_WORK TO COMPLETE_: Read through the lines below and copy the ones holding the string "Here".

_RECORDS FOR PROCESSING_:
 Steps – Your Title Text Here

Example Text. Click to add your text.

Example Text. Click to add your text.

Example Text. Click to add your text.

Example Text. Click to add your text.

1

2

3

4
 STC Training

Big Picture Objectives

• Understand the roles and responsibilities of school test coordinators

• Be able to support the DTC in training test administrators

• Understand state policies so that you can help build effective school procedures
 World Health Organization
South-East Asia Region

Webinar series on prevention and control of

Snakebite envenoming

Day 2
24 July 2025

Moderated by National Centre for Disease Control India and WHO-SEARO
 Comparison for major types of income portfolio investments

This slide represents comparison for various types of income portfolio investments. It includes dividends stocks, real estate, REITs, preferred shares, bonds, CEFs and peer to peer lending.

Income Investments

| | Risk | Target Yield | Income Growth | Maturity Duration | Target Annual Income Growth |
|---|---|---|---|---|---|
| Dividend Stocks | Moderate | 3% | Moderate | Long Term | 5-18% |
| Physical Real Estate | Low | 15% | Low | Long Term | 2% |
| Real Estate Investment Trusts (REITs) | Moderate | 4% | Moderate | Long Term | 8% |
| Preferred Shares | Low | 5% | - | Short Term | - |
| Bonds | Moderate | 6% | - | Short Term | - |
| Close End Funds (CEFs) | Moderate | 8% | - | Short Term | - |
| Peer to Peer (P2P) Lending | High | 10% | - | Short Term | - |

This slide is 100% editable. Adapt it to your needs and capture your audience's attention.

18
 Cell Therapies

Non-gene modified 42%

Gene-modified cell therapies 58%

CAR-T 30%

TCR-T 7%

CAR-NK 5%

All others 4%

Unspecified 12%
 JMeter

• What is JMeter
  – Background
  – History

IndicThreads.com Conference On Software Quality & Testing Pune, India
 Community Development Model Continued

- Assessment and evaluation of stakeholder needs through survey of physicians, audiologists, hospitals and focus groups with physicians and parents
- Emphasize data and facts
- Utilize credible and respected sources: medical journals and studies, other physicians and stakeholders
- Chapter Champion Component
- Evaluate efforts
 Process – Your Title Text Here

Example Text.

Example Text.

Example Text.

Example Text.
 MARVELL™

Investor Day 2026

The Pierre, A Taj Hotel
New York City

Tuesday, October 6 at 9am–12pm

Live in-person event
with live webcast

_WRITTEN RESPONSE_:
 Steps – Your Title Text Here
 Process – Your Title Text Here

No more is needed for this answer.